Six women have been arrested in connection with the suspicious death of a one-year-old boy at a nursery.
West Midlands Police said a criminal investigation was launched after the toddler died at Fairytales Day Nursery, in Bourne Street, Dudley, on 9 December last year.
The nursery was closed by Ofsted along with other linked premises on 14 December after the watchdog said “children may be at risk of harm” and suspended its registration.
The force said three women aged 20, 23 and 50 were arrested on 16 December on suspicion of gross negligence manslaughter and later bailed.
Three more women aged 51, 53 and 37 were detained on Wednesday – two on suspicion of corporate manslaughter and one on suspicion of gross negligence manslaughter.
In a statement, police said: “We are treating the death of a one-year-old boy on December 9, at a Dudley nursery as suspicious and an investigation is under way.”
The force added: “The boy’s family is being supported by specially trained officers.
“A post-mortem has taken place but further tests will be conducted to establish the exact cause of death.”
Two ambulances, trauma doctor and air ambulance sent to scene
West Midlands Ambulance Service said medics were called to premises in Bourne Street at 3.19pm and two ambulances, a trauma doctor and an air ambulance were sent to the scene.
“On arrival crews found a child in a critical condition,” the ambulance service said. “Medics commenced advanced life support which continued en route to Russells Hall Hospital (Dudley) by ambulance.”
However, the youngster died despite the efforts of medical personnel.
‘We believe children may be at risk of harm’
An Ofsted report published in February last year found provision at the multi-award-winning nursery to be good overall.
However, inspectors returned on 15 December last year after Fairytales’ management told the watchdog of “a serious incident involving a child in their care” at the Bourne Street site on 9 December.
The provider, which runs two nursery sites, is legally obliged to tell Ofsted if there has been a “serious accident, illness or injury to, or death of, any child while in their care”.
In a report published on 22 December, the watchdog said it had suspended the nursery’s registration on 14 December having “received concerns that the provider was not meeting some of the safeguarding and welfare requirements”.
“We suspended the provider’s registration because we believe children may be at risk of harm,” the report said.
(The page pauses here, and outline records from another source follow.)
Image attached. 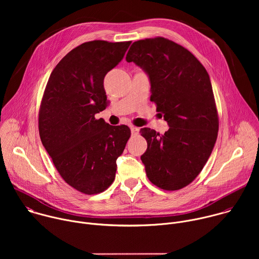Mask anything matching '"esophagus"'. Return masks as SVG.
I'll use <instances>...</instances> for the list:
<instances>
[{"label": "esophagus", "mask_w": 259, "mask_h": 259, "mask_svg": "<svg viewBox=\"0 0 259 259\" xmlns=\"http://www.w3.org/2000/svg\"><path fill=\"white\" fill-rule=\"evenodd\" d=\"M130 129H131V133H132V135H137V134H138L139 129H138L137 127H135V126H131V127H130Z\"/></svg>", "instance_id": "1"}]
</instances>
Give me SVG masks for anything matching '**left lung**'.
<instances>
[{
	"label": "left lung",
	"instance_id": "obj_1",
	"mask_svg": "<svg viewBox=\"0 0 259 259\" xmlns=\"http://www.w3.org/2000/svg\"><path fill=\"white\" fill-rule=\"evenodd\" d=\"M126 60L149 75L151 101L169 125L163 135L140 130L147 142L141 156L146 176L162 190H180L200 174L217 138L219 121L208 72L188 49L162 36L134 42Z\"/></svg>",
	"mask_w": 259,
	"mask_h": 259
}]
</instances>
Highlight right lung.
I'll return each instance as SVG.
<instances>
[{
  "label": "right lung",
  "instance_id": "add662e5",
  "mask_svg": "<svg viewBox=\"0 0 259 259\" xmlns=\"http://www.w3.org/2000/svg\"><path fill=\"white\" fill-rule=\"evenodd\" d=\"M131 41H90L68 52L52 70L39 110L41 141L71 188L86 194L104 192L116 177V161L131 135L95 114L107 106L106 73L124 57Z\"/></svg>",
  "mask_w": 259,
  "mask_h": 259
}]
</instances>
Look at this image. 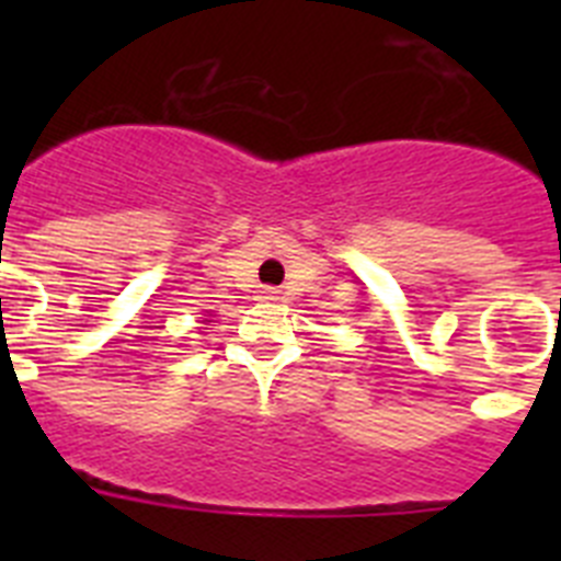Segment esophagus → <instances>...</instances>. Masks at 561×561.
Here are the masks:
<instances>
[{
	"mask_svg": "<svg viewBox=\"0 0 561 561\" xmlns=\"http://www.w3.org/2000/svg\"><path fill=\"white\" fill-rule=\"evenodd\" d=\"M277 291L270 289V286H264V289H257V300H277Z\"/></svg>",
	"mask_w": 561,
	"mask_h": 561,
	"instance_id": "esophagus-1",
	"label": "esophagus"
}]
</instances>
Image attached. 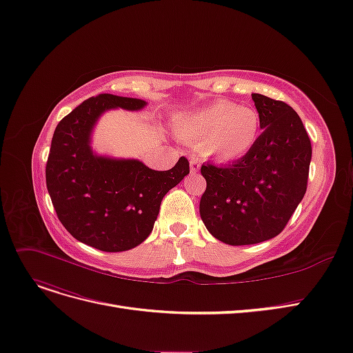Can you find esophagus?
I'll return each mask as SVG.
<instances>
[{
	"label": "esophagus",
	"instance_id": "obj_1",
	"mask_svg": "<svg viewBox=\"0 0 353 353\" xmlns=\"http://www.w3.org/2000/svg\"><path fill=\"white\" fill-rule=\"evenodd\" d=\"M200 161L197 159V157H191L190 159V171L192 172V174H196V172H199L200 171Z\"/></svg>",
	"mask_w": 353,
	"mask_h": 353
}]
</instances>
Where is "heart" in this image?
Listing matches in <instances>:
<instances>
[{"instance_id": "obj_1", "label": "heart", "mask_w": 353, "mask_h": 353, "mask_svg": "<svg viewBox=\"0 0 353 353\" xmlns=\"http://www.w3.org/2000/svg\"><path fill=\"white\" fill-rule=\"evenodd\" d=\"M174 130L184 141L200 144L204 157L229 163L245 157L255 148L261 121L252 108L221 101L176 117Z\"/></svg>"}]
</instances>
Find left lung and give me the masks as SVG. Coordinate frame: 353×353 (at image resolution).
Returning a JSON list of instances; mask_svg holds the SVG:
<instances>
[{
  "label": "left lung",
  "mask_w": 353,
  "mask_h": 353,
  "mask_svg": "<svg viewBox=\"0 0 353 353\" xmlns=\"http://www.w3.org/2000/svg\"><path fill=\"white\" fill-rule=\"evenodd\" d=\"M263 132L255 148L232 165L205 163L208 187L200 216L229 245H251L285 229L307 191L311 141L299 115L282 101L252 93Z\"/></svg>",
  "instance_id": "1"
}]
</instances>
During a visit on 15 December, inspectors found the nursery had failed to tell authorities about a change of manager, “which is an offence”, and uncovered welfare shortcomings, particularly in the care of babies in the sleeping room.
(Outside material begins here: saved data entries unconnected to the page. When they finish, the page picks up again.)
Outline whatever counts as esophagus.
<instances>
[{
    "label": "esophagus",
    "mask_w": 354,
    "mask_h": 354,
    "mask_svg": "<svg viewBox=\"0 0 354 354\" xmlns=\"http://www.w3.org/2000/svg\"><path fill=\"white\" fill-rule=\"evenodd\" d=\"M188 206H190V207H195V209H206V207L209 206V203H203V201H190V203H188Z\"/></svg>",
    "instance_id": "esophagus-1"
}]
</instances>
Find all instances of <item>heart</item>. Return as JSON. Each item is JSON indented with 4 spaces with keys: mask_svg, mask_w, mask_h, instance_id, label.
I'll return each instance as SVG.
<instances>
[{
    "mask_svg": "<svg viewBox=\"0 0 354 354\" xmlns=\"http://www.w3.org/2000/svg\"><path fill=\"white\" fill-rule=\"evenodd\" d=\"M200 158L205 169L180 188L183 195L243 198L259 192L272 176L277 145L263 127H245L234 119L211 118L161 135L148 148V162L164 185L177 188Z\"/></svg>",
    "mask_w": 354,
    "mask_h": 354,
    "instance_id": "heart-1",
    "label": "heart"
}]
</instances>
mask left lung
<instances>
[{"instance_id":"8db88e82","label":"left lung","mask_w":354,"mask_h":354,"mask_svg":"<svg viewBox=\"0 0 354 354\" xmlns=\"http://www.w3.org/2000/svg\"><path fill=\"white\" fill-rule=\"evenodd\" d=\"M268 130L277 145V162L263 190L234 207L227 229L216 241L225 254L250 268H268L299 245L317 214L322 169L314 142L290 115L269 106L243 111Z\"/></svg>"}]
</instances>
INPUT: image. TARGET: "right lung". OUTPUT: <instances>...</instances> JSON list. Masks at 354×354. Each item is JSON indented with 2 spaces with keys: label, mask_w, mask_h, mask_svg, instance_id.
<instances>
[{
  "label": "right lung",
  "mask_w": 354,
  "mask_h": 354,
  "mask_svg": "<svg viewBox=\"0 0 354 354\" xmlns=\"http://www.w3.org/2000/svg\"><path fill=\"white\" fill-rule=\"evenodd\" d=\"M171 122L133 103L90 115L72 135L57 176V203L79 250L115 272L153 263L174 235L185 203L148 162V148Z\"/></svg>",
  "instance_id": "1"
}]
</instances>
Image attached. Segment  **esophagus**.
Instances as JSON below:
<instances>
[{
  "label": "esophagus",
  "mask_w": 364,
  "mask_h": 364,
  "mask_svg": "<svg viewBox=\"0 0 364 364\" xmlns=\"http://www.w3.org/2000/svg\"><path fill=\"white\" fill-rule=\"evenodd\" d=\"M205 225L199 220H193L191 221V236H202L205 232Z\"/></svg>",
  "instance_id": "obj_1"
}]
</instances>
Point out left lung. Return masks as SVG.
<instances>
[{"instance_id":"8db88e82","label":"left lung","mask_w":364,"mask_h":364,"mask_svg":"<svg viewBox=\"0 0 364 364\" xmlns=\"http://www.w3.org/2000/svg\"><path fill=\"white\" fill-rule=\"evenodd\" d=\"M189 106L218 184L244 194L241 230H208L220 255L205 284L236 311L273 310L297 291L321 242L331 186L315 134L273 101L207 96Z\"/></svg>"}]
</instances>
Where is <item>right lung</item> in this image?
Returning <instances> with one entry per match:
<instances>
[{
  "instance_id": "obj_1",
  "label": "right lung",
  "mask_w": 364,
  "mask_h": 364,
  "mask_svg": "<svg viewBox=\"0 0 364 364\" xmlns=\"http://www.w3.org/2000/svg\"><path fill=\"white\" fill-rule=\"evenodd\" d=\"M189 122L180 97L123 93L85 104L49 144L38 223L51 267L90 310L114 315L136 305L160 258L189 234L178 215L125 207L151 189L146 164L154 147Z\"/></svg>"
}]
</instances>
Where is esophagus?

Ofsted report highlights ‘risks in the baby room’
Setting out what actions which, by law, needed to be taken at the site by 13 January, Ofsted directed the nursery to “ensure at least half the staff who care for babies have received training that specifically addresses the care of babies”.
It must also “demonstrate how you will ensure sleeping babies are frequently checked to ensure that they are safe”, as well as “review and implement sleeping arrangements to ensure children are placed down to sleep safely in line with latest government safety guidance”.
Ofsted said all staff must have the correct “qualifications, training, skills, knowledge, and a clear understanding of their roles and responsibilities with regards to sleeping children” and the nursery must “take all reasonable steps to ensure children in your care are not exposed to risks, paying particular attention to risks in the baby room”.
It said the provider must also “ensure risk assessment is effective and identify aspects of the environment that need to be checked on a regular basis… and how the risk will be removed or minimised”.